The agricultural specialist extracts features from the segmented section and sends them to him for study. The farmer could appropriately apply pesticides to the affected areas if he had precise knowledge of where the illness had spread, resulting in economic and environmental benefits. Pre-processing and segmentation are critical components of a vision-based disease diagnosis system. Attribute extraction from either the split image is required for effective classification. The process of grouping or splitting an image into various portions is known as image segmentation Khirade (2015). Different techniques can be used to segment an image, ranging from simple to complex segmentation procedures.

To extract features, color, texture, and area are used. Experts use classifiers to categorize data. The researchers Singh (2016) suggested unique image segmentation techniques for detecting as well as categorizing crop leaves illnesses automatically. The images were segmented using the genetic algorithm and classified using.

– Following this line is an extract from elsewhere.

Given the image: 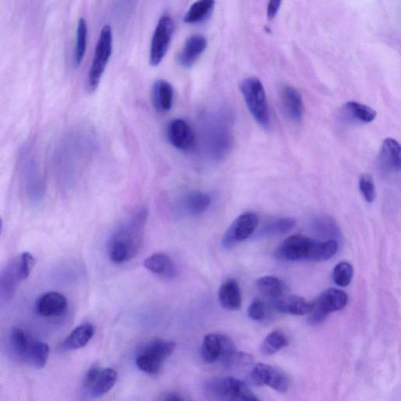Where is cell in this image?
<instances>
[{"mask_svg": "<svg viewBox=\"0 0 401 401\" xmlns=\"http://www.w3.org/2000/svg\"><path fill=\"white\" fill-rule=\"evenodd\" d=\"M338 243L334 239L318 242L301 235L291 236L284 240L275 252V257L282 262H322L331 259L337 252Z\"/></svg>", "mask_w": 401, "mask_h": 401, "instance_id": "obj_2", "label": "cell"}, {"mask_svg": "<svg viewBox=\"0 0 401 401\" xmlns=\"http://www.w3.org/2000/svg\"><path fill=\"white\" fill-rule=\"evenodd\" d=\"M342 114L347 120L357 123H370L377 115L373 108L356 101L347 102L342 107Z\"/></svg>", "mask_w": 401, "mask_h": 401, "instance_id": "obj_25", "label": "cell"}, {"mask_svg": "<svg viewBox=\"0 0 401 401\" xmlns=\"http://www.w3.org/2000/svg\"><path fill=\"white\" fill-rule=\"evenodd\" d=\"M215 4V0H197L190 6L184 18V23L189 25L202 23L213 12Z\"/></svg>", "mask_w": 401, "mask_h": 401, "instance_id": "obj_27", "label": "cell"}, {"mask_svg": "<svg viewBox=\"0 0 401 401\" xmlns=\"http://www.w3.org/2000/svg\"><path fill=\"white\" fill-rule=\"evenodd\" d=\"M35 339L19 327H14L10 335V351L18 361L28 363L30 357Z\"/></svg>", "mask_w": 401, "mask_h": 401, "instance_id": "obj_19", "label": "cell"}, {"mask_svg": "<svg viewBox=\"0 0 401 401\" xmlns=\"http://www.w3.org/2000/svg\"><path fill=\"white\" fill-rule=\"evenodd\" d=\"M250 378L257 385L269 386L281 393H287L289 389L290 383L287 376L269 364H255L251 370Z\"/></svg>", "mask_w": 401, "mask_h": 401, "instance_id": "obj_11", "label": "cell"}, {"mask_svg": "<svg viewBox=\"0 0 401 401\" xmlns=\"http://www.w3.org/2000/svg\"><path fill=\"white\" fill-rule=\"evenodd\" d=\"M176 346L172 341L158 339L149 342L138 354L136 366L145 373L158 374L165 361L174 352Z\"/></svg>", "mask_w": 401, "mask_h": 401, "instance_id": "obj_5", "label": "cell"}, {"mask_svg": "<svg viewBox=\"0 0 401 401\" xmlns=\"http://www.w3.org/2000/svg\"><path fill=\"white\" fill-rule=\"evenodd\" d=\"M248 315L250 318L256 322H260L265 318L266 315V305L264 301L260 298H256L250 305L248 308Z\"/></svg>", "mask_w": 401, "mask_h": 401, "instance_id": "obj_38", "label": "cell"}, {"mask_svg": "<svg viewBox=\"0 0 401 401\" xmlns=\"http://www.w3.org/2000/svg\"><path fill=\"white\" fill-rule=\"evenodd\" d=\"M204 393L214 400H258L244 382L234 377H216L204 384Z\"/></svg>", "mask_w": 401, "mask_h": 401, "instance_id": "obj_3", "label": "cell"}, {"mask_svg": "<svg viewBox=\"0 0 401 401\" xmlns=\"http://www.w3.org/2000/svg\"><path fill=\"white\" fill-rule=\"evenodd\" d=\"M147 209H141L116 230L108 244V256L115 264H123L134 258L140 252Z\"/></svg>", "mask_w": 401, "mask_h": 401, "instance_id": "obj_1", "label": "cell"}, {"mask_svg": "<svg viewBox=\"0 0 401 401\" xmlns=\"http://www.w3.org/2000/svg\"><path fill=\"white\" fill-rule=\"evenodd\" d=\"M254 361L253 356L249 354L238 351V349L227 359L222 362L225 368L237 370L250 366Z\"/></svg>", "mask_w": 401, "mask_h": 401, "instance_id": "obj_35", "label": "cell"}, {"mask_svg": "<svg viewBox=\"0 0 401 401\" xmlns=\"http://www.w3.org/2000/svg\"><path fill=\"white\" fill-rule=\"evenodd\" d=\"M296 226V221L293 218L283 217L276 219L267 223L260 231V236L272 237L286 234L293 230Z\"/></svg>", "mask_w": 401, "mask_h": 401, "instance_id": "obj_28", "label": "cell"}, {"mask_svg": "<svg viewBox=\"0 0 401 401\" xmlns=\"http://www.w3.org/2000/svg\"><path fill=\"white\" fill-rule=\"evenodd\" d=\"M353 275V266L348 262H340L334 268L333 280L338 286L347 287L351 284Z\"/></svg>", "mask_w": 401, "mask_h": 401, "instance_id": "obj_34", "label": "cell"}, {"mask_svg": "<svg viewBox=\"0 0 401 401\" xmlns=\"http://www.w3.org/2000/svg\"><path fill=\"white\" fill-rule=\"evenodd\" d=\"M274 307L280 313L291 315L302 316L309 313L312 303L301 296H281L275 298Z\"/></svg>", "mask_w": 401, "mask_h": 401, "instance_id": "obj_21", "label": "cell"}, {"mask_svg": "<svg viewBox=\"0 0 401 401\" xmlns=\"http://www.w3.org/2000/svg\"><path fill=\"white\" fill-rule=\"evenodd\" d=\"M151 99L153 107L159 113L171 110L174 100V89L166 80L158 79L152 86Z\"/></svg>", "mask_w": 401, "mask_h": 401, "instance_id": "obj_16", "label": "cell"}, {"mask_svg": "<svg viewBox=\"0 0 401 401\" xmlns=\"http://www.w3.org/2000/svg\"><path fill=\"white\" fill-rule=\"evenodd\" d=\"M348 296L345 291L337 289H329L319 296L312 303L309 312V322L313 325L322 324L330 313L344 309L348 303Z\"/></svg>", "mask_w": 401, "mask_h": 401, "instance_id": "obj_7", "label": "cell"}, {"mask_svg": "<svg viewBox=\"0 0 401 401\" xmlns=\"http://www.w3.org/2000/svg\"><path fill=\"white\" fill-rule=\"evenodd\" d=\"M207 47V40L201 35L189 37L179 55V62L184 68H191Z\"/></svg>", "mask_w": 401, "mask_h": 401, "instance_id": "obj_20", "label": "cell"}, {"mask_svg": "<svg viewBox=\"0 0 401 401\" xmlns=\"http://www.w3.org/2000/svg\"><path fill=\"white\" fill-rule=\"evenodd\" d=\"M35 260L33 255L28 252L21 254L18 259L19 274L21 281L26 280L30 275L35 265Z\"/></svg>", "mask_w": 401, "mask_h": 401, "instance_id": "obj_37", "label": "cell"}, {"mask_svg": "<svg viewBox=\"0 0 401 401\" xmlns=\"http://www.w3.org/2000/svg\"><path fill=\"white\" fill-rule=\"evenodd\" d=\"M257 287L262 295L273 298L283 296L286 289L283 281L273 276L262 277L257 281Z\"/></svg>", "mask_w": 401, "mask_h": 401, "instance_id": "obj_30", "label": "cell"}, {"mask_svg": "<svg viewBox=\"0 0 401 401\" xmlns=\"http://www.w3.org/2000/svg\"><path fill=\"white\" fill-rule=\"evenodd\" d=\"M112 32L110 26L102 28L92 64L89 71L87 86L91 92L97 90L112 52Z\"/></svg>", "mask_w": 401, "mask_h": 401, "instance_id": "obj_6", "label": "cell"}, {"mask_svg": "<svg viewBox=\"0 0 401 401\" xmlns=\"http://www.w3.org/2000/svg\"><path fill=\"white\" fill-rule=\"evenodd\" d=\"M68 308L66 297L57 291L42 295L35 303V310L42 317L61 316Z\"/></svg>", "mask_w": 401, "mask_h": 401, "instance_id": "obj_13", "label": "cell"}, {"mask_svg": "<svg viewBox=\"0 0 401 401\" xmlns=\"http://www.w3.org/2000/svg\"><path fill=\"white\" fill-rule=\"evenodd\" d=\"M289 345L286 335L281 330H275L269 333L261 344V352L266 356L278 353Z\"/></svg>", "mask_w": 401, "mask_h": 401, "instance_id": "obj_29", "label": "cell"}, {"mask_svg": "<svg viewBox=\"0 0 401 401\" xmlns=\"http://www.w3.org/2000/svg\"><path fill=\"white\" fill-rule=\"evenodd\" d=\"M87 29L86 21L84 18H80L78 23L76 45L74 52V64L76 66H79L83 61L87 45Z\"/></svg>", "mask_w": 401, "mask_h": 401, "instance_id": "obj_32", "label": "cell"}, {"mask_svg": "<svg viewBox=\"0 0 401 401\" xmlns=\"http://www.w3.org/2000/svg\"><path fill=\"white\" fill-rule=\"evenodd\" d=\"M168 141L180 151L191 150L195 144V134L189 124L181 119L172 120L167 127Z\"/></svg>", "mask_w": 401, "mask_h": 401, "instance_id": "obj_12", "label": "cell"}, {"mask_svg": "<svg viewBox=\"0 0 401 401\" xmlns=\"http://www.w3.org/2000/svg\"><path fill=\"white\" fill-rule=\"evenodd\" d=\"M259 218L256 214L247 212L239 216L226 231L222 245L225 249H231L249 238L256 231Z\"/></svg>", "mask_w": 401, "mask_h": 401, "instance_id": "obj_10", "label": "cell"}, {"mask_svg": "<svg viewBox=\"0 0 401 401\" xmlns=\"http://www.w3.org/2000/svg\"><path fill=\"white\" fill-rule=\"evenodd\" d=\"M117 373L110 368H101L92 366L86 373L83 389L87 395L93 398L104 396L110 391L117 381Z\"/></svg>", "mask_w": 401, "mask_h": 401, "instance_id": "obj_8", "label": "cell"}, {"mask_svg": "<svg viewBox=\"0 0 401 401\" xmlns=\"http://www.w3.org/2000/svg\"><path fill=\"white\" fill-rule=\"evenodd\" d=\"M144 265L152 273L173 278L177 274V269L173 260L168 255L156 253L146 259Z\"/></svg>", "mask_w": 401, "mask_h": 401, "instance_id": "obj_24", "label": "cell"}, {"mask_svg": "<svg viewBox=\"0 0 401 401\" xmlns=\"http://www.w3.org/2000/svg\"><path fill=\"white\" fill-rule=\"evenodd\" d=\"M49 354V346L45 342L35 340L28 364L36 369H42L46 366Z\"/></svg>", "mask_w": 401, "mask_h": 401, "instance_id": "obj_33", "label": "cell"}, {"mask_svg": "<svg viewBox=\"0 0 401 401\" xmlns=\"http://www.w3.org/2000/svg\"><path fill=\"white\" fill-rule=\"evenodd\" d=\"M312 225L313 231L320 236L335 238L340 235V231L337 222L330 216H319L316 217L313 220Z\"/></svg>", "mask_w": 401, "mask_h": 401, "instance_id": "obj_31", "label": "cell"}, {"mask_svg": "<svg viewBox=\"0 0 401 401\" xmlns=\"http://www.w3.org/2000/svg\"><path fill=\"white\" fill-rule=\"evenodd\" d=\"M379 167L386 173H397L400 170V146L393 138L383 141L378 156Z\"/></svg>", "mask_w": 401, "mask_h": 401, "instance_id": "obj_15", "label": "cell"}, {"mask_svg": "<svg viewBox=\"0 0 401 401\" xmlns=\"http://www.w3.org/2000/svg\"><path fill=\"white\" fill-rule=\"evenodd\" d=\"M223 335L208 334L204 338L202 347V357L207 364H214L220 360L223 352Z\"/></svg>", "mask_w": 401, "mask_h": 401, "instance_id": "obj_26", "label": "cell"}, {"mask_svg": "<svg viewBox=\"0 0 401 401\" xmlns=\"http://www.w3.org/2000/svg\"><path fill=\"white\" fill-rule=\"evenodd\" d=\"M240 91L252 117L262 127L267 128L269 107L265 87L260 80L257 77L245 79L240 83Z\"/></svg>", "mask_w": 401, "mask_h": 401, "instance_id": "obj_4", "label": "cell"}, {"mask_svg": "<svg viewBox=\"0 0 401 401\" xmlns=\"http://www.w3.org/2000/svg\"><path fill=\"white\" fill-rule=\"evenodd\" d=\"M95 333L94 326L91 323L79 325L73 330L61 345L64 351H75L89 344Z\"/></svg>", "mask_w": 401, "mask_h": 401, "instance_id": "obj_23", "label": "cell"}, {"mask_svg": "<svg viewBox=\"0 0 401 401\" xmlns=\"http://www.w3.org/2000/svg\"><path fill=\"white\" fill-rule=\"evenodd\" d=\"M281 4V0H269L267 5V18L272 20L278 13Z\"/></svg>", "mask_w": 401, "mask_h": 401, "instance_id": "obj_39", "label": "cell"}, {"mask_svg": "<svg viewBox=\"0 0 401 401\" xmlns=\"http://www.w3.org/2000/svg\"><path fill=\"white\" fill-rule=\"evenodd\" d=\"M2 228H3V221H2V219L0 218V233H1Z\"/></svg>", "mask_w": 401, "mask_h": 401, "instance_id": "obj_41", "label": "cell"}, {"mask_svg": "<svg viewBox=\"0 0 401 401\" xmlns=\"http://www.w3.org/2000/svg\"><path fill=\"white\" fill-rule=\"evenodd\" d=\"M211 205V199L209 194L199 191L190 192L179 202V208L181 212L191 216H198L207 212Z\"/></svg>", "mask_w": 401, "mask_h": 401, "instance_id": "obj_17", "label": "cell"}, {"mask_svg": "<svg viewBox=\"0 0 401 401\" xmlns=\"http://www.w3.org/2000/svg\"><path fill=\"white\" fill-rule=\"evenodd\" d=\"M20 281H23L20 278L18 259L12 260L0 272V303L11 300Z\"/></svg>", "mask_w": 401, "mask_h": 401, "instance_id": "obj_14", "label": "cell"}, {"mask_svg": "<svg viewBox=\"0 0 401 401\" xmlns=\"http://www.w3.org/2000/svg\"><path fill=\"white\" fill-rule=\"evenodd\" d=\"M360 192L364 199L368 203H373L376 198V187L373 176L368 173L361 175L359 180Z\"/></svg>", "mask_w": 401, "mask_h": 401, "instance_id": "obj_36", "label": "cell"}, {"mask_svg": "<svg viewBox=\"0 0 401 401\" xmlns=\"http://www.w3.org/2000/svg\"><path fill=\"white\" fill-rule=\"evenodd\" d=\"M163 400H184L185 398L182 397L181 395H179V393H168V395H166L165 396V397L163 398Z\"/></svg>", "mask_w": 401, "mask_h": 401, "instance_id": "obj_40", "label": "cell"}, {"mask_svg": "<svg viewBox=\"0 0 401 401\" xmlns=\"http://www.w3.org/2000/svg\"><path fill=\"white\" fill-rule=\"evenodd\" d=\"M173 29V21L170 16H164L159 19L151 42L150 64L153 67L163 62L172 40Z\"/></svg>", "mask_w": 401, "mask_h": 401, "instance_id": "obj_9", "label": "cell"}, {"mask_svg": "<svg viewBox=\"0 0 401 401\" xmlns=\"http://www.w3.org/2000/svg\"><path fill=\"white\" fill-rule=\"evenodd\" d=\"M282 108L293 121H300L303 114V102L301 95L293 86H284L281 91Z\"/></svg>", "mask_w": 401, "mask_h": 401, "instance_id": "obj_18", "label": "cell"}, {"mask_svg": "<svg viewBox=\"0 0 401 401\" xmlns=\"http://www.w3.org/2000/svg\"><path fill=\"white\" fill-rule=\"evenodd\" d=\"M219 300L226 310L236 311L242 308V293L236 279H230L223 283L219 291Z\"/></svg>", "mask_w": 401, "mask_h": 401, "instance_id": "obj_22", "label": "cell"}]
</instances>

The author Dhakate (2015) suggested a method based on artificial neural networks for identifying diseases in pomegranate plants. The diseases that will be demonstrated. With a 90% accuracy rate, the proposed method produced satisfactory results. The author Aasha Nandhini (2018) presents a proposed method to detect and identify illnesses in crop using compressed sensing (CS). For several plants, the plan was tested using simulation and experimental analyses. The data were classified using SVM, and the results showed 98.5 percent accuracy.